_TASK DESCRIPTION:_
Please copy the rows below word for word, starting at the line that contains "What is the distance between" and ending after the line that contains "2020 millimetres".

_INPUT DATA:_
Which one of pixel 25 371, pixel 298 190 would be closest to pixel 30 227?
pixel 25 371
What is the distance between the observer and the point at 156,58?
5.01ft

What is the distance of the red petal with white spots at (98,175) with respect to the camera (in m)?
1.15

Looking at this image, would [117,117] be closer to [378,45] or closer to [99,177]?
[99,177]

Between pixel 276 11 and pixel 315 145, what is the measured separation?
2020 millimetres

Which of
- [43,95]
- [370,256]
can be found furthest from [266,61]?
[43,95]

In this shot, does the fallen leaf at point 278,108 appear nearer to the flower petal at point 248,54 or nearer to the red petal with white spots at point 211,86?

_CORRECT RESPONSE:_
What is the distance between the observer and the point at 156,58?
5.01ft

What is the distance of the red petal with white spots at (98,175) with respect to the camera (in m)?
1.15

Looking at this image, would [117,117] be closer to [378,45] or closer to [99,177]?
[99,177]

Between pixel 276 11 and pixel 315 145, what is the measured separation?
2020 millimetres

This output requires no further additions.